Hier leidet jede Frau für sich
Nach ihrer Scheidung und dem Verlust des Arbeitsplatzes ist Rachel völlig verwirrt und verbringt ihre Tage damit, mit dem Zug mehrmals von einer New Yorker Vorstadt in die Metropole zu fahren – und zurück. Beim Blick aus dem Fenster fällt ihr ein Paar auf, das offensichtlich vollends glücklich ist. Jedenfalls malt sich die unglückliche Rachel, die dem Alkohol zuspricht, dies in schönsten Farbtönen aus. Fantasie und Realität fallen aber zusammen, als die beobachtete Frau plötzlich verschwindet, wie aus der Presse zu entnehmen ist.

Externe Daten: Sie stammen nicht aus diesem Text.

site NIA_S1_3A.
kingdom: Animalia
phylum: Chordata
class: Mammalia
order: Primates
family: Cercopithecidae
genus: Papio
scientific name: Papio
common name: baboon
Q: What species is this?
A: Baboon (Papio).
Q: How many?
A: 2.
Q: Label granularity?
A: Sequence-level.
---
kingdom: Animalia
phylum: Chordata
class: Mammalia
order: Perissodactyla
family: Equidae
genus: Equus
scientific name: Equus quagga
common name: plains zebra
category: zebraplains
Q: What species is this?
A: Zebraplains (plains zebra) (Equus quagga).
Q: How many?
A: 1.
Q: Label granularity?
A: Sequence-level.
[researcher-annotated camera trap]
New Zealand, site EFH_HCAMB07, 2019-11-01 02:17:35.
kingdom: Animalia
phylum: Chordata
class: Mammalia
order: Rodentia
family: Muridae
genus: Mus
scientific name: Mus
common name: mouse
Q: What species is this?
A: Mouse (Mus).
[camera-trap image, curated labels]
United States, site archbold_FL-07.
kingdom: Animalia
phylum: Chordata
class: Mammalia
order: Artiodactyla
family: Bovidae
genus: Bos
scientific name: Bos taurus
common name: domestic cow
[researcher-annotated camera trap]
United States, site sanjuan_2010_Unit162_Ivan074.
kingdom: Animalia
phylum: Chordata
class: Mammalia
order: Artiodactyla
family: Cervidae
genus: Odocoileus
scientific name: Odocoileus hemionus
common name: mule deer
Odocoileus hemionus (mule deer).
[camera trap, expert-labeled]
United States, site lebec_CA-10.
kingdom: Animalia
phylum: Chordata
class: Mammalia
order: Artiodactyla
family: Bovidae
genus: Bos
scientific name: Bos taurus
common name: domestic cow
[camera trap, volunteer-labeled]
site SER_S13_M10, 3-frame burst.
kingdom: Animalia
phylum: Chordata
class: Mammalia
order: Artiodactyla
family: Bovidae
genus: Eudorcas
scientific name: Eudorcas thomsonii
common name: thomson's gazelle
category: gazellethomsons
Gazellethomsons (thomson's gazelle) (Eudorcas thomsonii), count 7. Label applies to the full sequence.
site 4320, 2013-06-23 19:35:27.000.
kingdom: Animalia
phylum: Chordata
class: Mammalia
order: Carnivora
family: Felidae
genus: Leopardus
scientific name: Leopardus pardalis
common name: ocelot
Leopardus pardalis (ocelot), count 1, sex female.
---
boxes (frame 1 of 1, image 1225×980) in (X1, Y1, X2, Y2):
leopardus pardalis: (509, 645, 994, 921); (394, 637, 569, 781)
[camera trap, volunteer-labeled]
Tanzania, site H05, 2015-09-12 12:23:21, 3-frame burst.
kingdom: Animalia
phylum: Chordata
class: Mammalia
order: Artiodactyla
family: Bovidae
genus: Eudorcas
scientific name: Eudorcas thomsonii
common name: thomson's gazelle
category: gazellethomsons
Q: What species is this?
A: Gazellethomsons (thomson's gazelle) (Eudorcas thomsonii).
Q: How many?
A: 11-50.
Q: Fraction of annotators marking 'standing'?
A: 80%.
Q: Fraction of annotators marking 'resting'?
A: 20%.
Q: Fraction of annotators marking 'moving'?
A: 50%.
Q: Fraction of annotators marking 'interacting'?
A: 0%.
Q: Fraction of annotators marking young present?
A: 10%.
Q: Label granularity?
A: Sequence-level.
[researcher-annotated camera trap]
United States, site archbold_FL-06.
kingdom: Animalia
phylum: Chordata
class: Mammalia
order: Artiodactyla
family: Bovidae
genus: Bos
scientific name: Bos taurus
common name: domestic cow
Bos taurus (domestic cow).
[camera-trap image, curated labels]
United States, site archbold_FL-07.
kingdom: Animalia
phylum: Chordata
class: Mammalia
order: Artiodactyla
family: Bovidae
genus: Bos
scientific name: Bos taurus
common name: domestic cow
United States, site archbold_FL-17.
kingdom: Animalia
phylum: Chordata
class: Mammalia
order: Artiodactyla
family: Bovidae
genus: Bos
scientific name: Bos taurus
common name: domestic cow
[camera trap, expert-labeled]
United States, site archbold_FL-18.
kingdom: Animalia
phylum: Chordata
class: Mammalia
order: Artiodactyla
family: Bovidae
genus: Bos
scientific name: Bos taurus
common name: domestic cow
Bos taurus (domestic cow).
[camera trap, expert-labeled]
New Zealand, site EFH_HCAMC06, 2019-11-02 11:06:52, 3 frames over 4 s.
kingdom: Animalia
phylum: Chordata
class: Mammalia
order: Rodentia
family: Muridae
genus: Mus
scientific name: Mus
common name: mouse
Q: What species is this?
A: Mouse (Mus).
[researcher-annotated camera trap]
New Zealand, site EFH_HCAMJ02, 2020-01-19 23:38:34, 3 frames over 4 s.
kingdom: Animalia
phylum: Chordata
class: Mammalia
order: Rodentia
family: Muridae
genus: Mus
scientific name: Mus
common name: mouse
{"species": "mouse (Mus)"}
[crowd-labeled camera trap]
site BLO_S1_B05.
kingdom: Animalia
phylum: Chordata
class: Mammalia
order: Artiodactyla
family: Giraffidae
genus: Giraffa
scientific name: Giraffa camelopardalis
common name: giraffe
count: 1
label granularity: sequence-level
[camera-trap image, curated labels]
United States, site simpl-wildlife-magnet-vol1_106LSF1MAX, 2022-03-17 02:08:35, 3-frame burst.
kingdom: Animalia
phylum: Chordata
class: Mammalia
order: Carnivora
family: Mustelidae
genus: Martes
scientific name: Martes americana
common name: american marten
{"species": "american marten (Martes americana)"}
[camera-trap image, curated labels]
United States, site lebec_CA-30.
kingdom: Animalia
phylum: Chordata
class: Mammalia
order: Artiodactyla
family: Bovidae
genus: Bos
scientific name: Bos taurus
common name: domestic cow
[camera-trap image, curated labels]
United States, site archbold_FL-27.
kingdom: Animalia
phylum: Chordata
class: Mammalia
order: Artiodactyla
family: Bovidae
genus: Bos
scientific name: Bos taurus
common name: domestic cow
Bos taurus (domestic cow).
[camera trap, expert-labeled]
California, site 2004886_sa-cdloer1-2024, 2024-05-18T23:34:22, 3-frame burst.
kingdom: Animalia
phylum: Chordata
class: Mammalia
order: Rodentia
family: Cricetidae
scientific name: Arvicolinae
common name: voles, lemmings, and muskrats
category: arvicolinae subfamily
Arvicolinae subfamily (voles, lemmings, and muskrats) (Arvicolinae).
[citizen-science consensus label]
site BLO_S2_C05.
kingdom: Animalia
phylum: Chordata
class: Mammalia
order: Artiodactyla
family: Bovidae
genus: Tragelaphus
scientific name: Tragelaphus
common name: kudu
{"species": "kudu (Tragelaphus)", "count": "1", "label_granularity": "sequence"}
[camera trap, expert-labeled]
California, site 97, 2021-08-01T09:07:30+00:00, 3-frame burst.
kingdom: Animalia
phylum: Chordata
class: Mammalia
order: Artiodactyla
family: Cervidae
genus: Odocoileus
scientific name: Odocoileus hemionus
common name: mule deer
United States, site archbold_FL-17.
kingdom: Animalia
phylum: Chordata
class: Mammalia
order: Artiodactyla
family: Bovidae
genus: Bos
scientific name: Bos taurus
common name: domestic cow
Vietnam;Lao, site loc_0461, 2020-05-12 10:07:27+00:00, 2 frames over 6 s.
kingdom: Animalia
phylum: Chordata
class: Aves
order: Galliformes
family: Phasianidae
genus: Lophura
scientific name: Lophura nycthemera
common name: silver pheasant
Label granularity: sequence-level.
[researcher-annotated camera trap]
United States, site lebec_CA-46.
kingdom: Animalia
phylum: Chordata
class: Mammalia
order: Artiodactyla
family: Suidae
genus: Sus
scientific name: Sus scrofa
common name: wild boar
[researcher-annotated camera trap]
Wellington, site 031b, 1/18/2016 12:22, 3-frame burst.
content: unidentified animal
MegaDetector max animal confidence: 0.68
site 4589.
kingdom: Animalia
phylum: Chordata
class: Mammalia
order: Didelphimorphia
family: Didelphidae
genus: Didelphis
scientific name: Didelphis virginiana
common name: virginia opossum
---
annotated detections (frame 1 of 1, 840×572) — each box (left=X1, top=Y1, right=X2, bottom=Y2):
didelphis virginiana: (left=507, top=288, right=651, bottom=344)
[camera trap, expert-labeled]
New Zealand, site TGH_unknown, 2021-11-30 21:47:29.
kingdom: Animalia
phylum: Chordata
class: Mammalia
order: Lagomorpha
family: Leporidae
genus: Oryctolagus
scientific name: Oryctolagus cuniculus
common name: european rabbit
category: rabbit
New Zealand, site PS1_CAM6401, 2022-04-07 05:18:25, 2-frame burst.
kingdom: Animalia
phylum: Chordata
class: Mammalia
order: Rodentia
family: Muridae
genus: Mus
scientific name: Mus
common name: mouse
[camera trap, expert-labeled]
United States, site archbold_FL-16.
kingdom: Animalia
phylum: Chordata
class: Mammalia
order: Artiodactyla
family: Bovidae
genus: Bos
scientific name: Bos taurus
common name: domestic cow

Hat Rachel womöglich etwas damit zu tun? Ein Frauenfilm ist als solcher manchmal nicht einfach zu erkennen. „Girl on the Train“ist so einer, einfach der Tatsache geschuldet, dass die Romanvorlage von Paula Hawkins, das Drehbuch von Erin Cressida Wilson stammt und alle drei Hauptrollen Frauen innehaben – sogar die Polizei ist in Person einer Ermittlerin vertreten. Und die Männer sind bestenfalls gleichgültig. Trotzdem ist das Etikett Frauenfilm belastet, weil einst damit vor allem emanzipatorisch konzipierte Stoffe gemeint waren. „Girl on the Train“ist das genaue Gegenteil – die Frauen leiden jede auf ihre Weise. Regisseur Tate Taylor hat einen geradlinigen Psychothrillerstoff mit kurzen Schnipseln und einer verwirrenden Atmosphäre mutwillig zerpflückt. „Girl on The Train“hätte ein Reißer werden können, zumal Emily Blunt in der Titelrolle brilliert. Taylor hat keinerlei Respekt vor thematisch verwandten Klassikern wie „16 Uhr 50 ab Paddington“oder „Fenster zum Hof“. Was alles möglich gewesen wäre, zeigt die letzte Viertelstunde mit packenden Krimielementen. Und – was wieder zum Frauenfilm passt – klischeebeladene Vorurteilen gegenüber Männern.
Girl on the Train, Constantin Blu-ray Disc, 112 Min.